Oh, in case you were wondering, running this program in a 4MHz PICmicro takes 18µs (microseconds), or eightteen millionths of a second. Then, with it's work all done and the appropriate lights turned on, the microcontroller goes to sleep.
Test your knowledge
- Assembly code programs contain comments, labels, directives, instructions, and data. What is the difference between a directive and an instruction? What is the difference between a comment and a label?

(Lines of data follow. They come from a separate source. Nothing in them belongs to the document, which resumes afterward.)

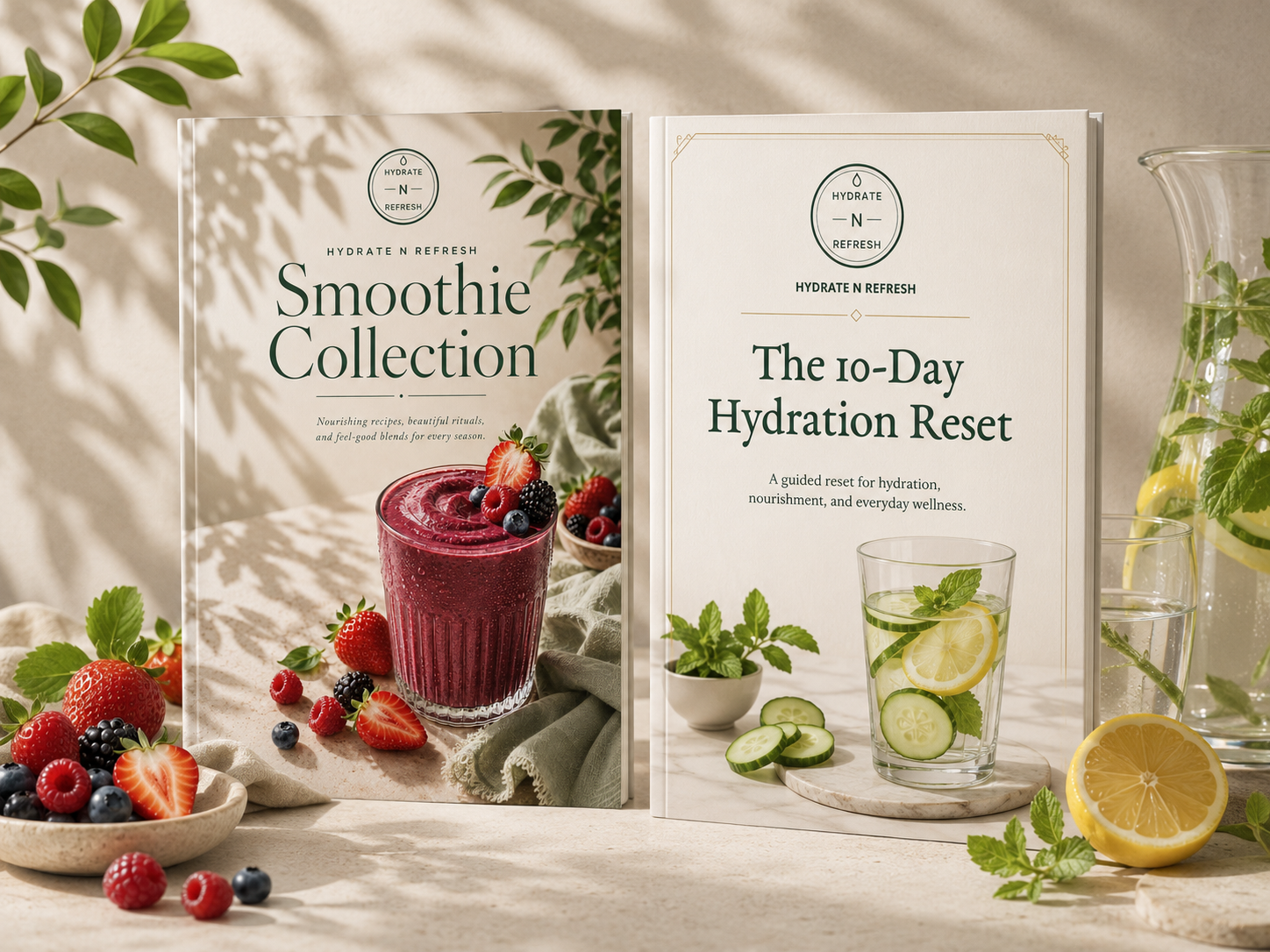 Fresh Start Bundle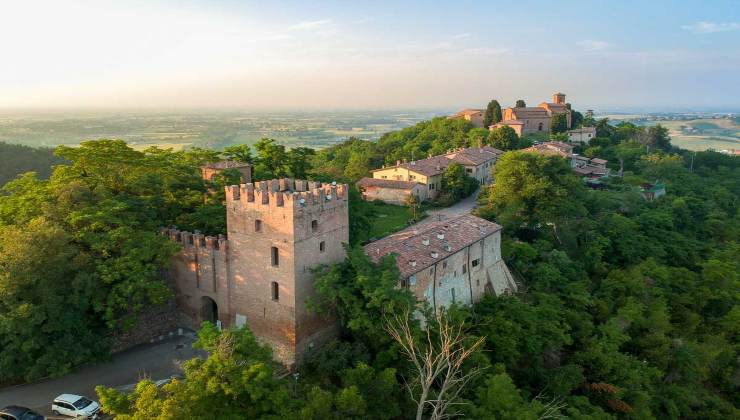 colli bolognesi cosa vedere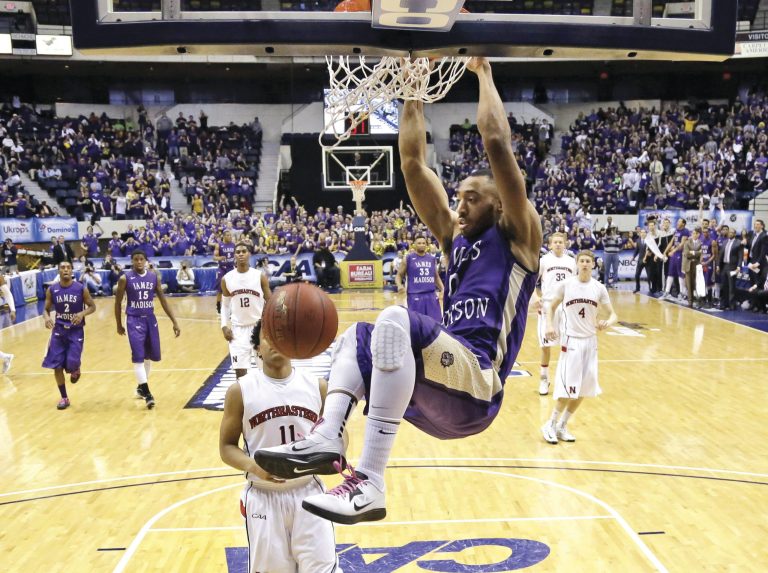 Steve Helber/AP
Senior A.J. Davis finished with 26 points and seven rebounds en route to being named the tournament's most outstanding player.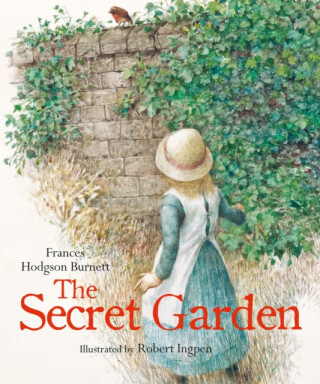 The Secret Garden - Frances Hodgsonová-Burnettová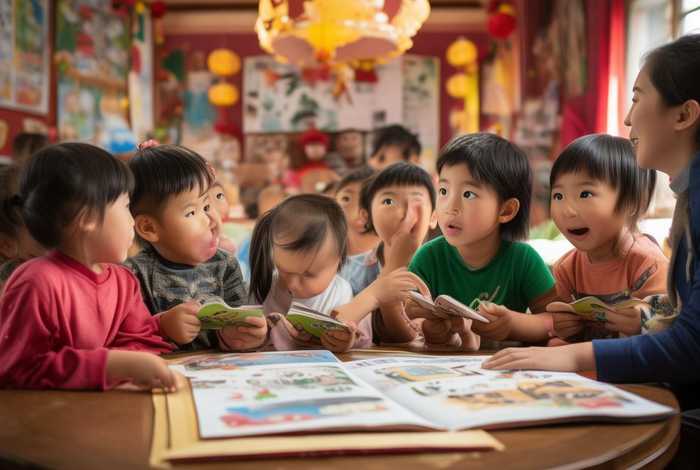 儿童听成语故事,听成语故事对幼儿有什么好处 儿童听成语故事,听成语故事对幼儿有什么好处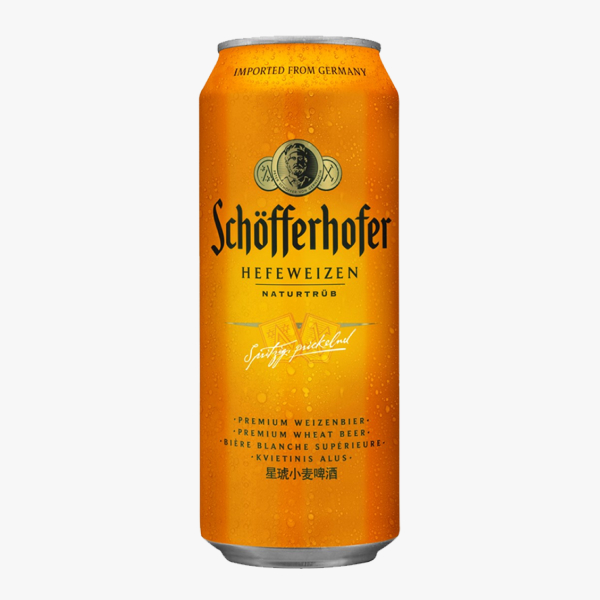 Գարեջուր «Schofferhofer» ցորեն  0,5լ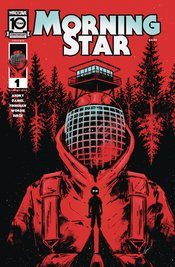 MORNING STAR #1 (OF 5) CVR B SKYLAR PATRIDGE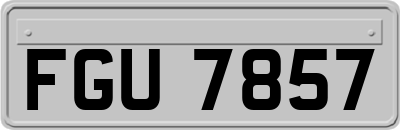 FGU7857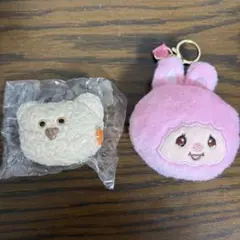 ガチャガチャ　マスコットセット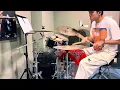 張震嶽 ayal komod-浪人的… drum cover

- The Output program contains five different directives. List each directive and describe its function.
- The PIC16F886A microcontroller contains more than one type of memory. What type of memory are the file registers made of? What special features do the PORTA, PORTB, and PORTC file registers have?
- We refer to registers by name, but the microcontroller refers to registers by their numeric address. What are the addresses of the TRISB and PORTB registers?
- What is the W register, and in what part of the microcontroller is it located?
- What is the function of the TRISA, TRISB, and TRISC registers?
- What value would need to be written into the TRISB register to make the bottom six LEDs of the CHRP board into outputs, and the other PORTB pins into inputs?
- Each program instruction takes one or more processor clock cycles to execute. Use the stopwatch in the MPLAB simulator to determine how many clock cycles each instruction takes to run. (Set the processor frequency to 4MHz to match the PIC in the CHRP board.)
Apply your skills
- Modify the Output program to turn on all of PORTB LEDs (useful for testing your circuit board if you haven't already done so).
- Modify the Output program to repeatedly display two or more different light patterns on the LEDs and program it into your CHRP (hint: create another output pattern, and use a goto instruction to repeat both patterns). Run the program and describe its output. Is it what you expected? Explain why not.
- The CHRP's motor driver IC can control two DC motors based on the data into the low nybble (the 4 least significant bits) of PORTB. Use the schematic diagram to help you determine the bit patterns required to make each motor turn forward, reverse, or stop. Connect motors to your CHRP board and verify their operation.